● PASSAGE

Among Fromentin’s productions of this period are: The Shepherds on the High Plateaus of Kabylia, an austere spectacle witnessed on the road from Medéah to Boghar; The Bed of the Oued Mzi; and the charming canvas of Turkish Houses in Mustapha-in-Algiers. In 1863, he produced The Arab Bivouac at Daybreak, which, by its presentment of salient details and its sympathetic understanding of the slightest gesture, sets before us the impressive melancholy of the nomad life; he produced further The Arab Falconer, one of the most brilliant of his smaller works; and lastly, Hunting with the Falcon in Algeria, which many of his admirers regard as his masterpiece, and which, at all events, is his most famous painting. It may now be seen in the collection in the Louvre.

Fromentin repeatedly duplicated, in crayon, in aquarelle, and in oil, this scene which represents two Arab chiefs hunting, accompanied by their attendants. The horseman in the middle of the picture, an old man holding a falcon, resembles, on his motionless horse, an equestrian statue. The second horseman, the one in the foreground, is undoubtedly his son; he is as attractive as a pretty girl and young like the horse he rides, a white horse, of a beautiful, silvery white, the lower part of the legs shading off into an exquisite rose tint. The rider is clad in blue, white, and gray, while a saddle of turquoise blue, enriched with trimmings of glazed vermillion, adorns the courser, which is distinguished by a luxuriant mane, an ample, flowing tail tinged with ochre and amber, and a black eye, profound and full of life. Two Arabs, kneeling in the pathway, have taken possession of a hare which the falcons have just killed. The whole effect is that of extreme distinction, marred perhaps by too much embellishment.

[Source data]
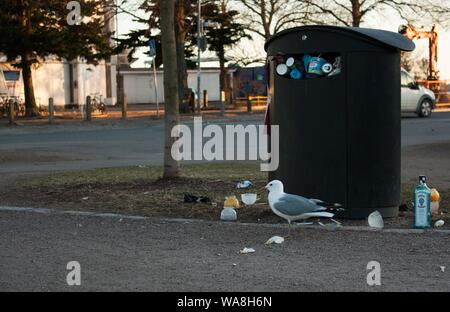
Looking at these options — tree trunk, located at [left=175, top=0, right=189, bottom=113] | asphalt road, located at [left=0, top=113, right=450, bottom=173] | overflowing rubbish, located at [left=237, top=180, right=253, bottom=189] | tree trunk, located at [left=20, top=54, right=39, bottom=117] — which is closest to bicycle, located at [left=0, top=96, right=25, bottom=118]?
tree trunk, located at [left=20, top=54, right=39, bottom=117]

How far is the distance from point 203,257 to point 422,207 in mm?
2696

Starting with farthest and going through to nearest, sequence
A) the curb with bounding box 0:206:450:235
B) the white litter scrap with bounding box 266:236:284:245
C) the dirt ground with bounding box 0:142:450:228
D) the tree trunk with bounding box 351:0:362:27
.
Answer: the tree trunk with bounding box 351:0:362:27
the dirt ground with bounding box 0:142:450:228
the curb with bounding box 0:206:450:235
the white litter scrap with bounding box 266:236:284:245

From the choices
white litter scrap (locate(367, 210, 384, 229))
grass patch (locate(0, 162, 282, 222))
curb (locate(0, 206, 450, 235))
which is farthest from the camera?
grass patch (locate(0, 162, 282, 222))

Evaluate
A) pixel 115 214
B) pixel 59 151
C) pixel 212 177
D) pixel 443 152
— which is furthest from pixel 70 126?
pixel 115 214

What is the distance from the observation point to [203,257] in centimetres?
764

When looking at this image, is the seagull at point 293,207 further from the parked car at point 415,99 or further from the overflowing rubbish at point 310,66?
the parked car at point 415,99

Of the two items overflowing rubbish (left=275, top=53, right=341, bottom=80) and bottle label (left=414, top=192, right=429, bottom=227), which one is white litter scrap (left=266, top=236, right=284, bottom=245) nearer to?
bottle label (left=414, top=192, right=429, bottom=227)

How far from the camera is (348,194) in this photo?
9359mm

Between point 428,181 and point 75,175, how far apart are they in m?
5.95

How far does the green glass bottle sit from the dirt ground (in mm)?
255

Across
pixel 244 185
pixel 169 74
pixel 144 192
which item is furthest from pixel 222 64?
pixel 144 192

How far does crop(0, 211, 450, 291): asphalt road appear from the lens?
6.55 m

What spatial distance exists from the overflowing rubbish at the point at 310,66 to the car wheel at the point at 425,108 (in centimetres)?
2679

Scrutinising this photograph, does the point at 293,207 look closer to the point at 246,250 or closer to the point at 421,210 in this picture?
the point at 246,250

* * *

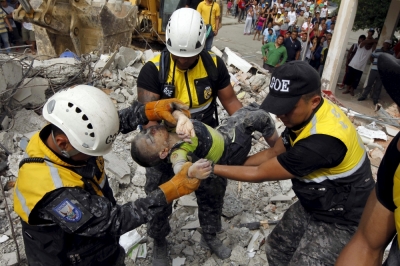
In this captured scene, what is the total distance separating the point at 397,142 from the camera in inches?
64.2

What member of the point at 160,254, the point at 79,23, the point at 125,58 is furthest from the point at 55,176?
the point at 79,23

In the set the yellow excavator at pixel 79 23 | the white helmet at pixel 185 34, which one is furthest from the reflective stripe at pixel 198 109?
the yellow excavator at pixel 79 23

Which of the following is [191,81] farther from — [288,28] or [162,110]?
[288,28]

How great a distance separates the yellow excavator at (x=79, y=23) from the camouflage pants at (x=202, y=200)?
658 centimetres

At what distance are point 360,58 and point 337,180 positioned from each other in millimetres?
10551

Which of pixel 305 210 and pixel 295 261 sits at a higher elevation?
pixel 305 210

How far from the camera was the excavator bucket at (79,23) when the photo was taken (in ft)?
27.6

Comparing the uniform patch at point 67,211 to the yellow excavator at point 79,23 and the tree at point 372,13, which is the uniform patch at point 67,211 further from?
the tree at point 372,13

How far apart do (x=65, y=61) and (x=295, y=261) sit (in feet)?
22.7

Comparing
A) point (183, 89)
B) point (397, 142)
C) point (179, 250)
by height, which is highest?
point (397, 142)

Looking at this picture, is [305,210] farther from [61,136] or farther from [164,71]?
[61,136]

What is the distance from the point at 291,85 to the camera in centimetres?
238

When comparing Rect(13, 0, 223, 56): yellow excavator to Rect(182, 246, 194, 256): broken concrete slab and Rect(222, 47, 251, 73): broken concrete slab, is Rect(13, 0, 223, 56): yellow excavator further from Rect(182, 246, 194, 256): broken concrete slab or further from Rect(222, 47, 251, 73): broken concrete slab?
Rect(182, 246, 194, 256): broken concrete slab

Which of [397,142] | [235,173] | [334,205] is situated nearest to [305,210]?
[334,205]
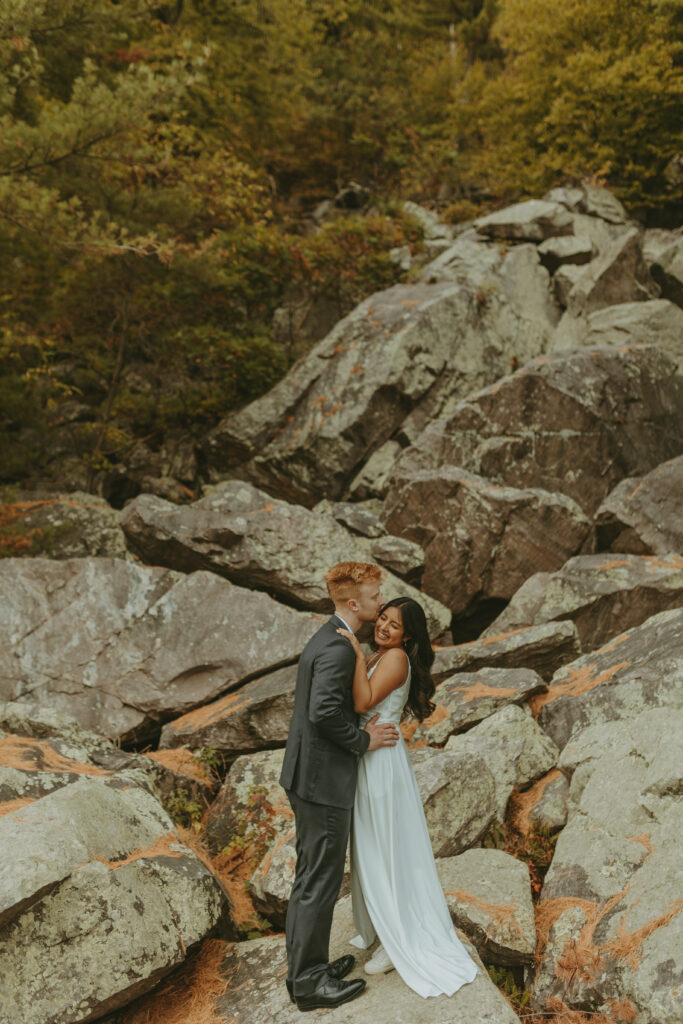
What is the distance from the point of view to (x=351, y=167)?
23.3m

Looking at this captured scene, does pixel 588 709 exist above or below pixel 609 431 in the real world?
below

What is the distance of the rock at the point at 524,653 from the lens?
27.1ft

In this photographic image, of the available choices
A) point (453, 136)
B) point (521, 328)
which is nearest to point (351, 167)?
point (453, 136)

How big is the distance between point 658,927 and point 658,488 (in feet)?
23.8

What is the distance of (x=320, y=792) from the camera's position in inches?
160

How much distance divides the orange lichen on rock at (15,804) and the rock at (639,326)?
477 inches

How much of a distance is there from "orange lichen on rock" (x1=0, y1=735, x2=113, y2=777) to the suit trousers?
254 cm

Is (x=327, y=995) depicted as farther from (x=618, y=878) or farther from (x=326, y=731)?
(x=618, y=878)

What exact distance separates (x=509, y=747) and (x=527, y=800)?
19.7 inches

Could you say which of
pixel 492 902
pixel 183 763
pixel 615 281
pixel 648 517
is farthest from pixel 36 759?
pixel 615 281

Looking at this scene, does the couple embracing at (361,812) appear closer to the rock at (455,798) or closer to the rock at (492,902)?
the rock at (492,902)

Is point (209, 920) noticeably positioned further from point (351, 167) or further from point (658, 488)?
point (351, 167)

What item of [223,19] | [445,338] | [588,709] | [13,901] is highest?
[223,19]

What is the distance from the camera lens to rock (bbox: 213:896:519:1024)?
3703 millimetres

...

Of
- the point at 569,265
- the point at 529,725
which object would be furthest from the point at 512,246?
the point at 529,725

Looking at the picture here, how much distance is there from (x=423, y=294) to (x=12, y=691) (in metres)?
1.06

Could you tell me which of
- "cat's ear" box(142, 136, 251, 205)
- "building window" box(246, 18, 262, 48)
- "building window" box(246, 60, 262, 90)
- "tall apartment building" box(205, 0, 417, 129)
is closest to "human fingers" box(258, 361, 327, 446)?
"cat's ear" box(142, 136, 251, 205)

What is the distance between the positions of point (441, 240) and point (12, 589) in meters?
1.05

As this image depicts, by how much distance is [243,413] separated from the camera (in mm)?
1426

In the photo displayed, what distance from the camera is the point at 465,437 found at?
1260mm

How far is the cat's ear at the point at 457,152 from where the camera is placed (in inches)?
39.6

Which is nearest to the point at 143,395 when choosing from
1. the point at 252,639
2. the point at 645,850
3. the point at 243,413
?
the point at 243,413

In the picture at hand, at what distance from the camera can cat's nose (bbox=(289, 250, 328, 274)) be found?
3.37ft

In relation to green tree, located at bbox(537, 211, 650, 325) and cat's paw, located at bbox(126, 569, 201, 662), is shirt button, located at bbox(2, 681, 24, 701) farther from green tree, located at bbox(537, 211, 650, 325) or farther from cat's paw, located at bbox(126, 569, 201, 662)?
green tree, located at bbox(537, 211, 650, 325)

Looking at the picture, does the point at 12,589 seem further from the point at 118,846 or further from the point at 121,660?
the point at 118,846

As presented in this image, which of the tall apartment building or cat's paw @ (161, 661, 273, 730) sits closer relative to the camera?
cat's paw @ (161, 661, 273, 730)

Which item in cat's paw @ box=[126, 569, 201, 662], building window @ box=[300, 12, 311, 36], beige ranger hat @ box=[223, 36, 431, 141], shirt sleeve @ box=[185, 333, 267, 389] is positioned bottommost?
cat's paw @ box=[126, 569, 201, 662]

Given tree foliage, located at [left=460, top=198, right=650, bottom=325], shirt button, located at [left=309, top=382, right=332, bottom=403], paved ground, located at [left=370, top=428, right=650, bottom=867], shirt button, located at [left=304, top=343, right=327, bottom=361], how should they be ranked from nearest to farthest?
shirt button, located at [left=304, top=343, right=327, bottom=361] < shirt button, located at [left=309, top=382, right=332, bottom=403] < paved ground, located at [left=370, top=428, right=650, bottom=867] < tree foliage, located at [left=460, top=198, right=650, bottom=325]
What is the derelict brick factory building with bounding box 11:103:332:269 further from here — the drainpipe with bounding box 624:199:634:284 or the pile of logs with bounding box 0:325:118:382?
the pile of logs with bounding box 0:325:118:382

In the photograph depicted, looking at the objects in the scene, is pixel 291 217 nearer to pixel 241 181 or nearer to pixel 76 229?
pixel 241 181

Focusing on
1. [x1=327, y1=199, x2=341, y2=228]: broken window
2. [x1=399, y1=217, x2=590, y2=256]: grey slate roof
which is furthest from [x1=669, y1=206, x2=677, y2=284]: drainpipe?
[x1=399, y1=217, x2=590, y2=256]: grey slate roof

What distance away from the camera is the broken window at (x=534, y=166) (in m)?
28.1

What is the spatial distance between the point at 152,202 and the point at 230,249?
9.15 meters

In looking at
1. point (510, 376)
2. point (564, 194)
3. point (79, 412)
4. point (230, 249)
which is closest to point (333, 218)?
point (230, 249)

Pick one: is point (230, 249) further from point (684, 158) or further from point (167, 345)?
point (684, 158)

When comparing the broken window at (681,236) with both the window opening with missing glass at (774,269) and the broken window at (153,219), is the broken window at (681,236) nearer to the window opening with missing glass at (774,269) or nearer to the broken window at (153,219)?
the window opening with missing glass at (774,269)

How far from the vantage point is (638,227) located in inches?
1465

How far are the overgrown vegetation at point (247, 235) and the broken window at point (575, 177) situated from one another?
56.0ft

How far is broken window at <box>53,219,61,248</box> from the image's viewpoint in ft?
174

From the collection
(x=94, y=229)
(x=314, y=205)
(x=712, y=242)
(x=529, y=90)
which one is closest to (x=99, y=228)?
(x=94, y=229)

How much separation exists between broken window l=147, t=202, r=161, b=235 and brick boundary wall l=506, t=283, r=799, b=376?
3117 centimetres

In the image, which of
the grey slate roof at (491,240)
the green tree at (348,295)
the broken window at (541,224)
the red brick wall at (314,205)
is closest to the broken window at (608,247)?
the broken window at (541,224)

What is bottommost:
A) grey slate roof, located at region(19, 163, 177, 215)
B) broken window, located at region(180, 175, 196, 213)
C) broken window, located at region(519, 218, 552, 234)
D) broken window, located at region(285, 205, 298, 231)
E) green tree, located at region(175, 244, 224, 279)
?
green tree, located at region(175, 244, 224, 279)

● EXERCISES TO COMPLETE
1) Does the passage on Fromentin's paintings agree with each of these statements: (a) Hunting with the Falcon in Algeria can be seen in the Louvre; (b) the horseman in the foreground rides a black horse; (c) The Arab Bivouac at Daybreak was produced in 1863? Answer yes or no for each, and quote the words of the passage that decide it.
2) Carry on with the passage on Fromentin's paintings, beginning right after its final sentence.
These records were drawn from a separate source.

● RESPONSES IN ORDER
1)
(a) Yes: "It may now be seen in the collection in the Louvre."
(b) No: "a white horse, of a beautiful, silvery white"
(c) Yes: "In 1863, he produced The Arab Bivouac at Daybreak"

2)
In 1870, Fromentin found his way to Venice. At the first rumours of war, however, he returned precipitately to France, to join his wife and daughter in Paris and take them to Saint-Maurice, his beloved village adjacent to La Rochelle. From Venice, he brought back The Grand Canal and The Breakwater, two canvases somewhat leaden in tone, which some critics class in the number of Fromentin’s blunders. The reason may be that they failed to recognize in them the Venice of their dreams, the Venice of tradition, flamboyant and enchanted. But there is another, a tranquillized Venice, which at times allows her fireworks to burn out. Fromentin was not a romantic painter; it was in their hours of repose that he beheld the Grand Canal, the Breakwater, the houses leaning over the water’s brink; and he expressed what he really saw in the midst of a silence that contains a special poetry as well as truth. Fromentin exhibited for the last time in the Salon of 1876—two canvases brought back from Egypt, The Nile and A Souvenir of Esneh, canvases distinguished for their “cold, dull colouring, ranging through a neutral scale of violet lights.”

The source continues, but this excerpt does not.